Magnepan Ribbon Tweeter Question
Ok, hate to ask such a dumb question, but never really thought to ask until now...
On a typical, say Magnepan Tympani IVa Ribbon Tweeter, it appears from the schematic it is 2 ohms with a 1 ohm series resistor...no coil to bring up the impedance... There is only one pleated "vertical run" for the tweeter (no return passes). How the hell is it 2 ohms? For it to be 2 ohms it would have to be quite long for being only 1/2" wide...what gives? I have a pair of trashed Apogee Caliper Tweeters that I was going to run some ribbon experiments on after regluing al the magnets...I am preparing a ribbon made of 12 micron Aluminum metalitized mylar I used on previous ESL experiments. Also getting a pleater and (don't laugh) planning on using my wife's spaghetti machine to cut the 1/2" wide strips. Pretty smart huh? Just don't tell the wife. 
Is it really that wide? The MG3.6/R ribbons are only 5/32 inch wide, 0.00015 inch thick, and 55 inches in length.

Source material:

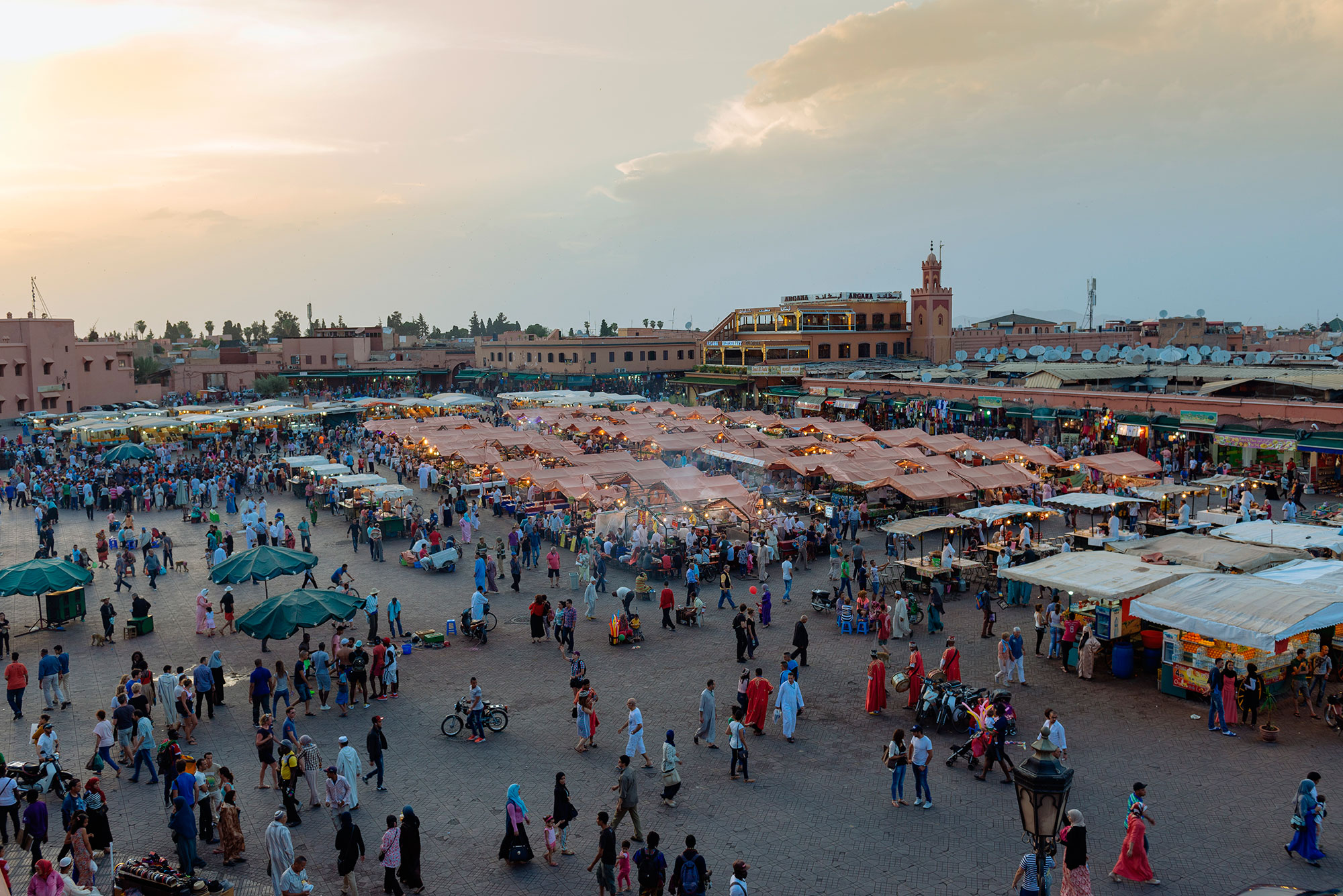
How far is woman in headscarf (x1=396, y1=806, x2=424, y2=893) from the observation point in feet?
28.6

Work instructions:
Please reproduce the full forum thread about the Magnepan ribbon tweeter above, word for word and with nothing changed.

Written solution:
Magnepan Ribbon Tweeter Question
Ok, hate to ask such a dumb question, but never really thought to ask until now...
On a typical, say Magnepan Tympani IVa Ribbon Tweeter, it appears from the schematic it is 2 ohms with a 1 ohm series resistor...no coil to bring up the impedance... There is only one pleated "vertical run" for the tweeter (no return passes). How the hell is it 2 ohms? For it to be 2 ohms it would have to be quite long for being only 1/2" wide...what gives? I have a pair of trashed Apogee Caliper Tweeters that I was going to run some ribbon experiments on after regluing al the magnets...I am preparing a ribbon made of 12 micron Aluminum metalitized mylar I used on previous ESL experiments. Also getting a pleater and (don't laugh) planning on using my wife's spaghetti machine to cut the 1/2" wide strips. Pretty smart huh? Just don't tell the wife. 
Is it really that wide? The MG3.6/R ribbons are only 5/32 inch wide, 0.00015 inch thick, and 55 inches in length.